Problem:
Search for the word "name" in the entries. Each line that holds it should be copied.

Saved entries:
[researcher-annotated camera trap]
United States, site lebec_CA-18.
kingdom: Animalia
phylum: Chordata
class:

---

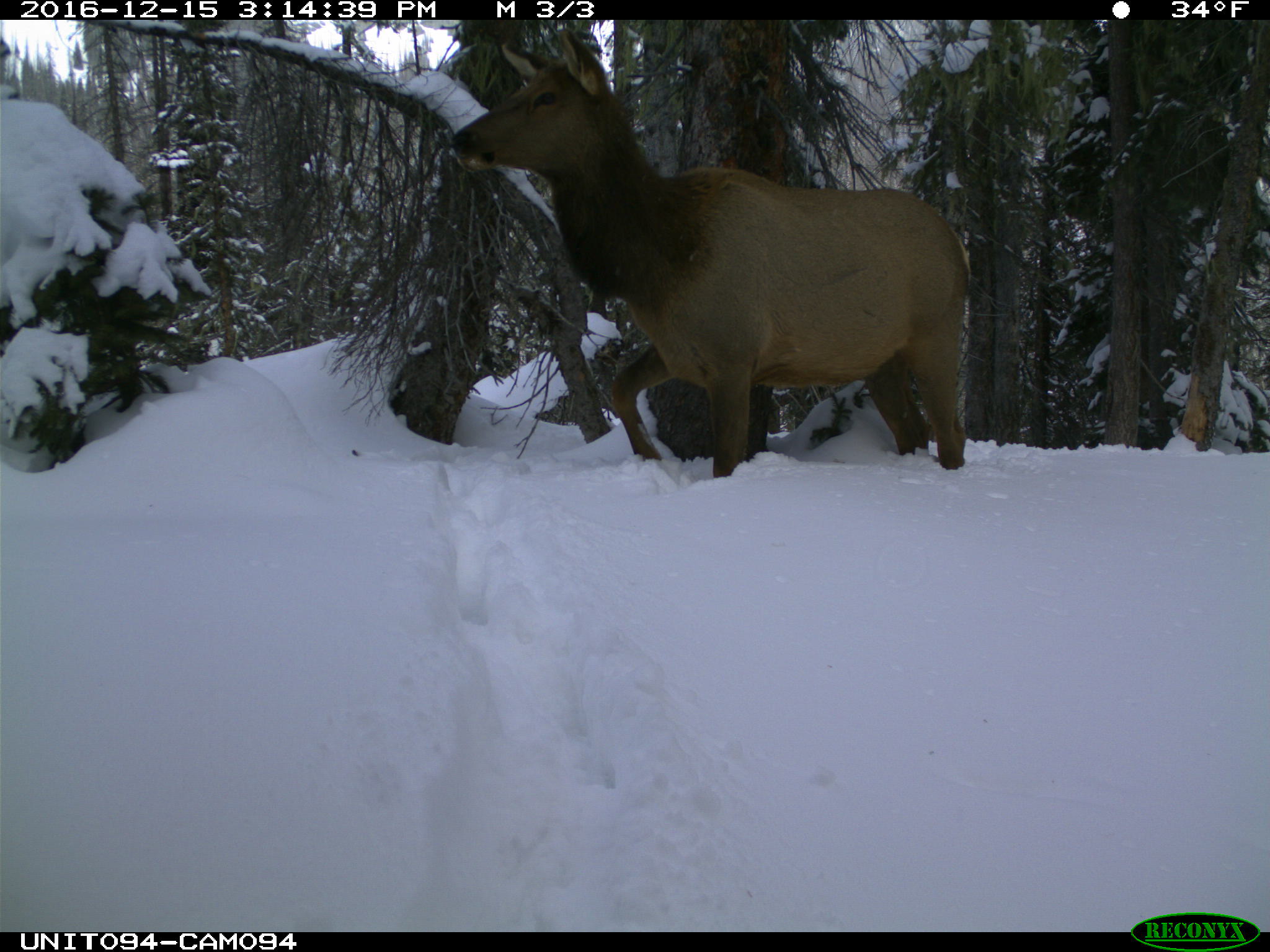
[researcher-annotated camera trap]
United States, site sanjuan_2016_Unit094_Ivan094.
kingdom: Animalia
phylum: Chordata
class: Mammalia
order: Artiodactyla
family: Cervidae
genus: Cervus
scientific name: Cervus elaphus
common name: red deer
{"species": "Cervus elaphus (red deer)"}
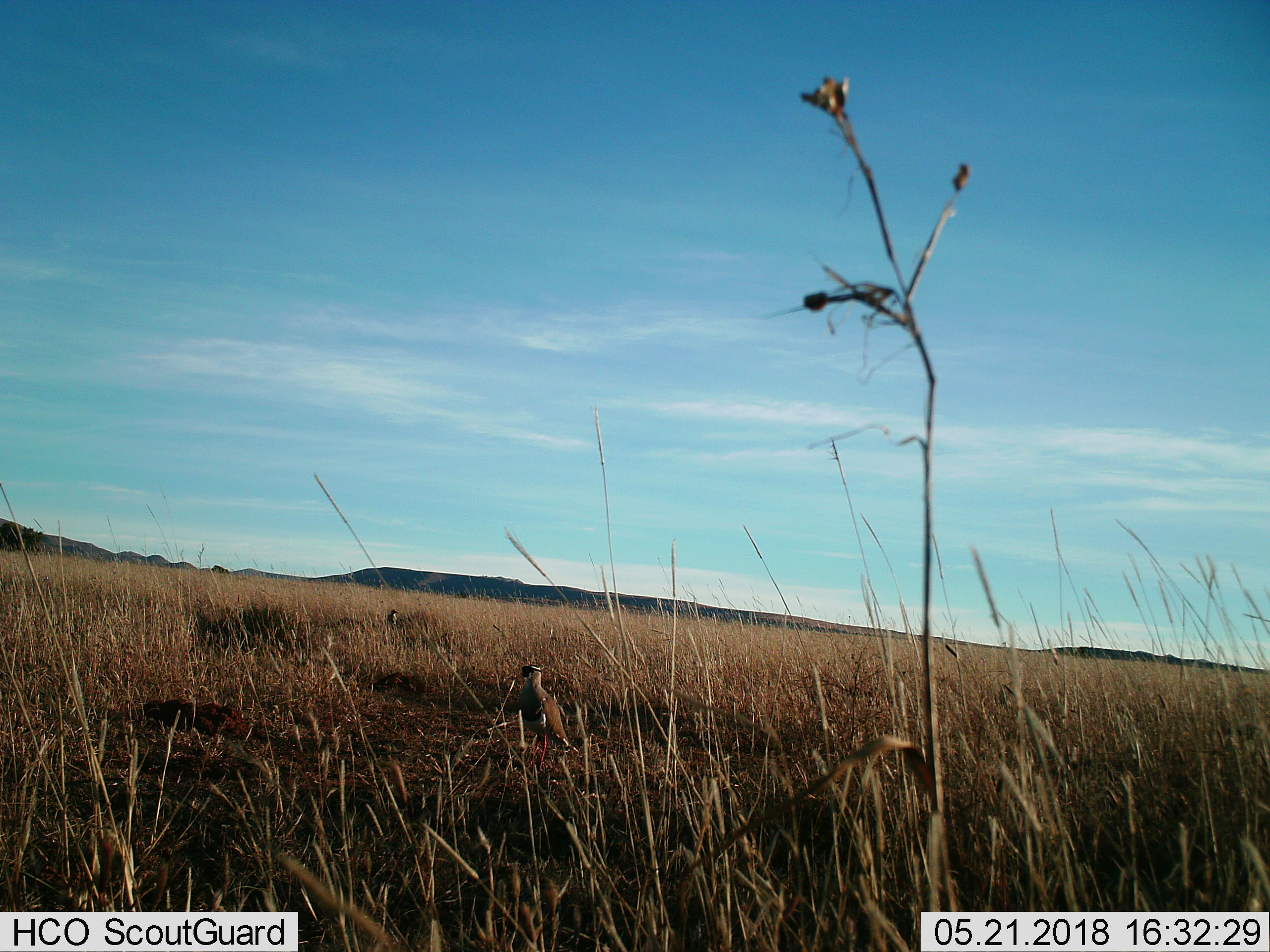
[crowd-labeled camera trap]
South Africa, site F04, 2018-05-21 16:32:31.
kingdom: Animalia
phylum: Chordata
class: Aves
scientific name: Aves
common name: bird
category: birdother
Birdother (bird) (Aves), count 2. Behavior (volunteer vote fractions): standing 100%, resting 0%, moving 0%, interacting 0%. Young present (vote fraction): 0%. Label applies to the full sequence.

---

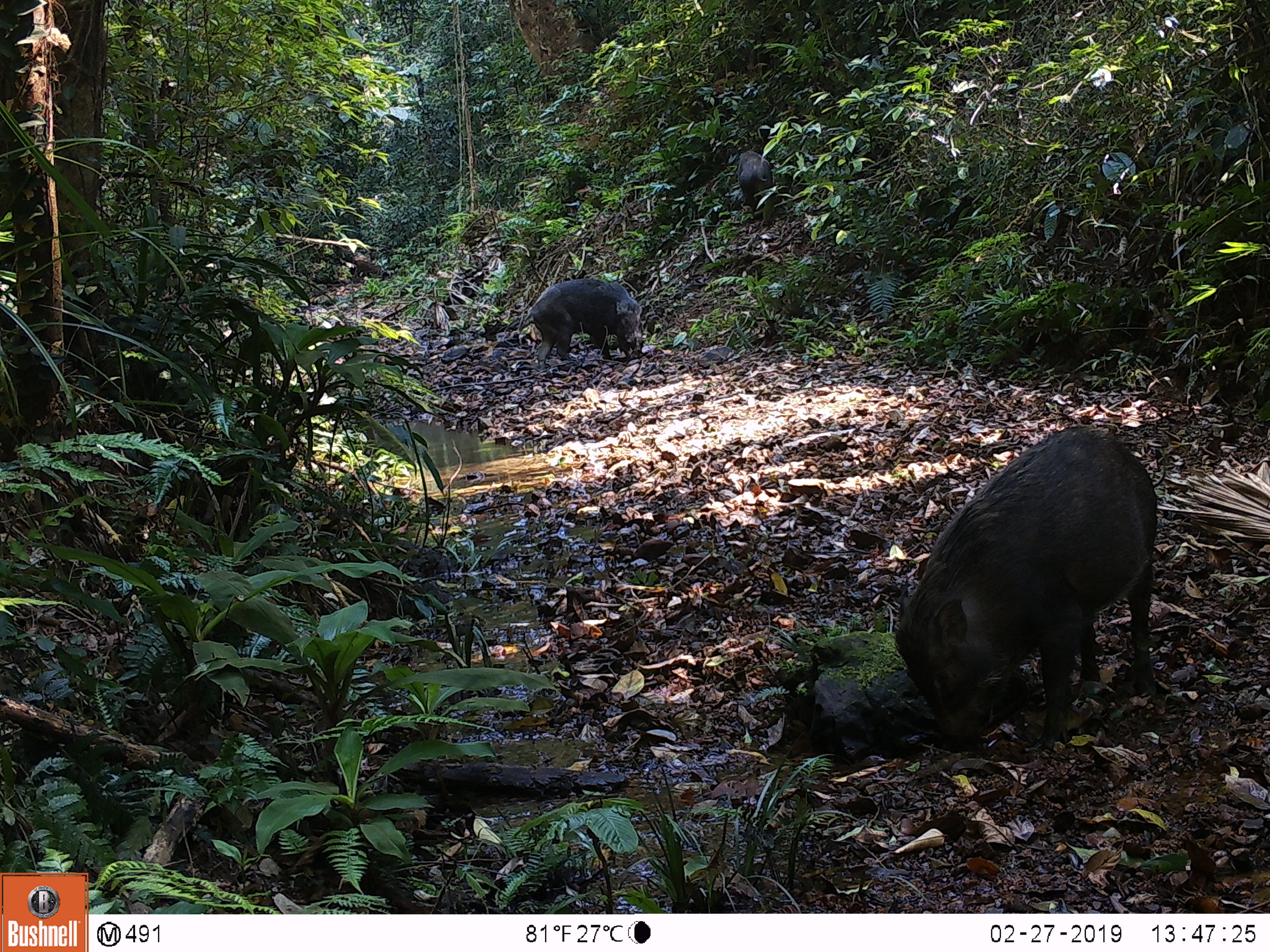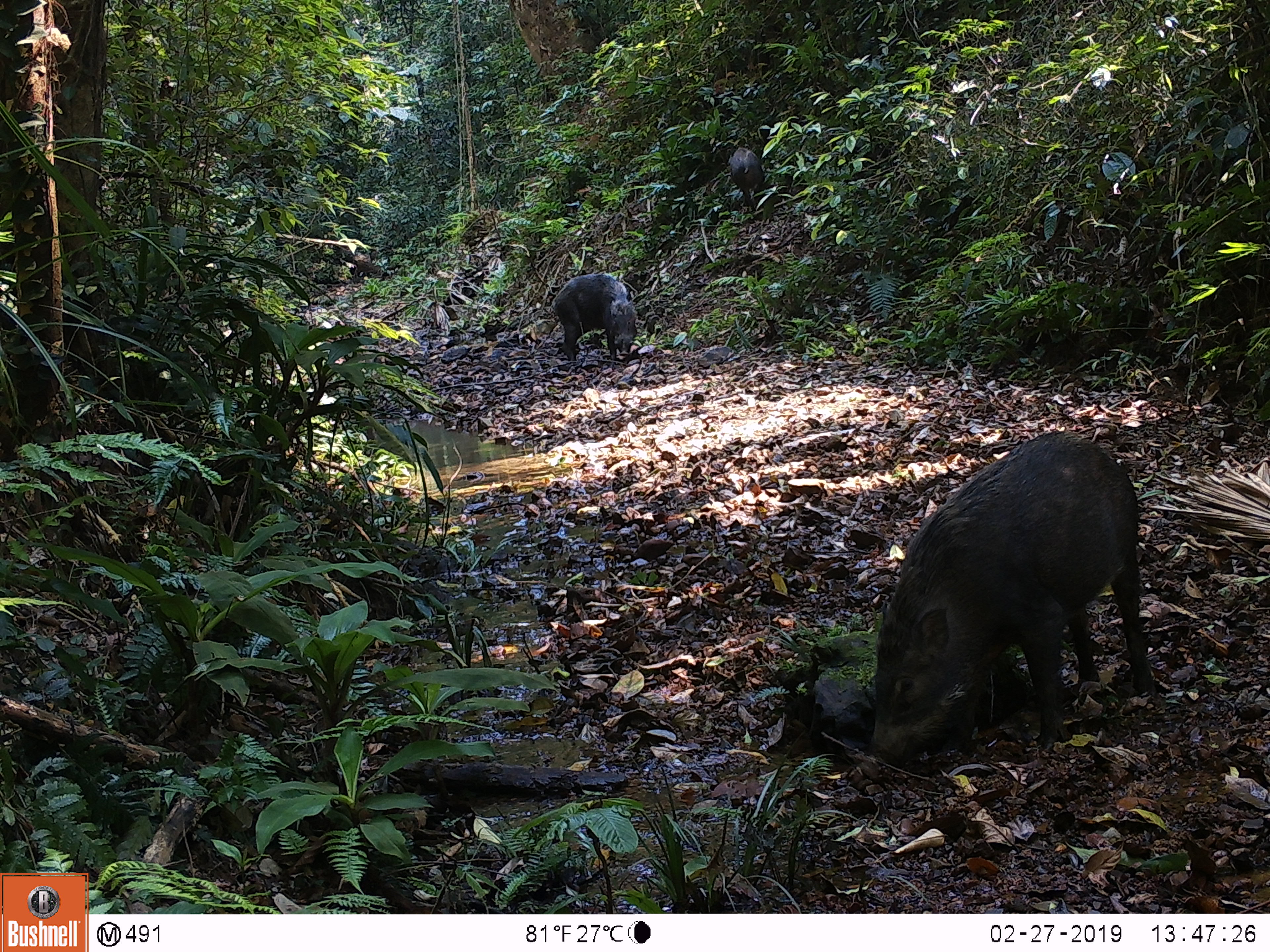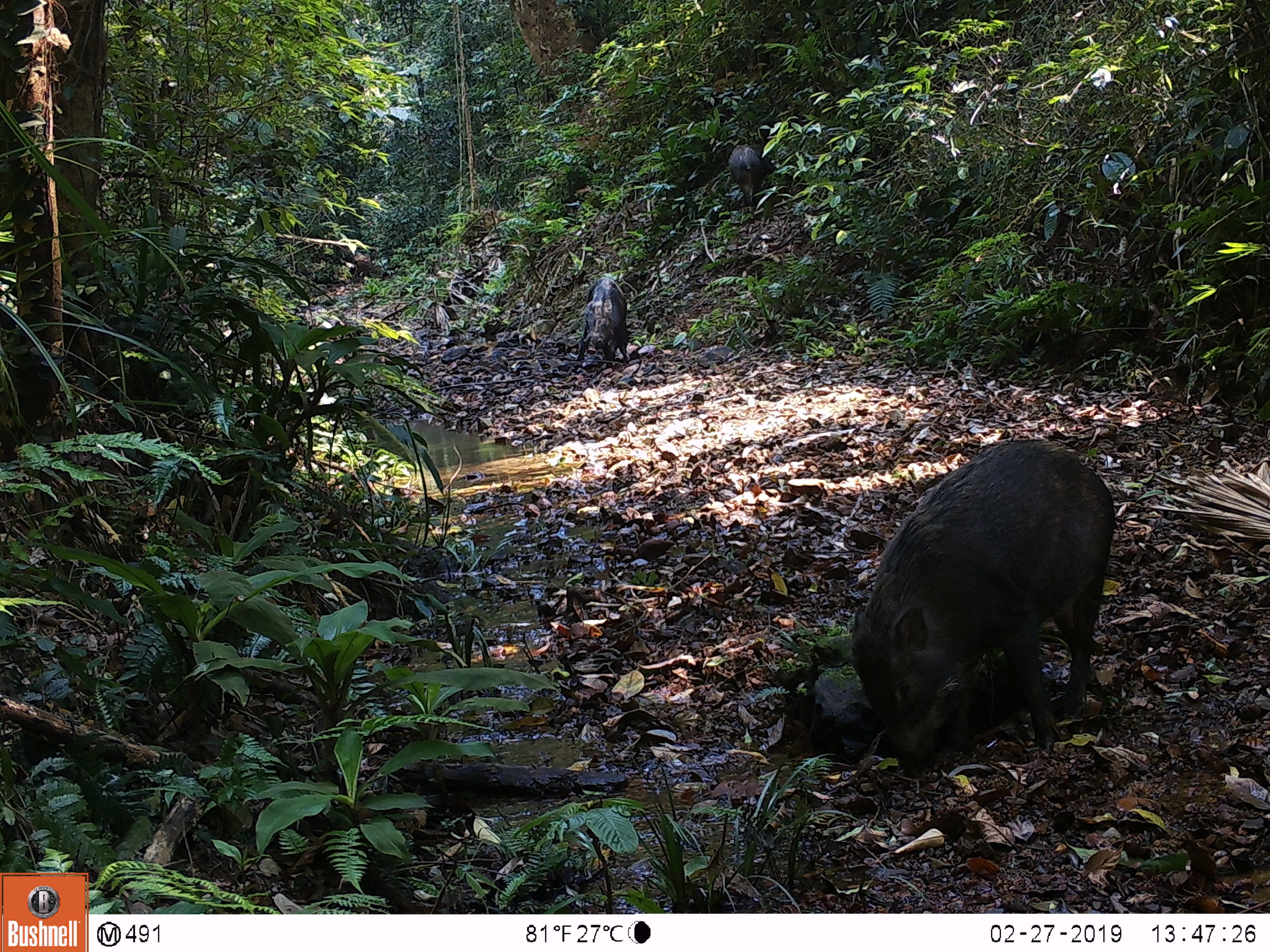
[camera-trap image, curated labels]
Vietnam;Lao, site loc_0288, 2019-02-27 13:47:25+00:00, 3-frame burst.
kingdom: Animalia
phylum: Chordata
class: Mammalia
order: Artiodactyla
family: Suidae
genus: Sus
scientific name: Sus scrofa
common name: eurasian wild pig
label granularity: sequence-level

Task output:
scientific name: Cervus elaphus
common name: red deer
scientific name: Aves
common name: bird
scientific name: Sus scrofa
common name: eurasian wild pig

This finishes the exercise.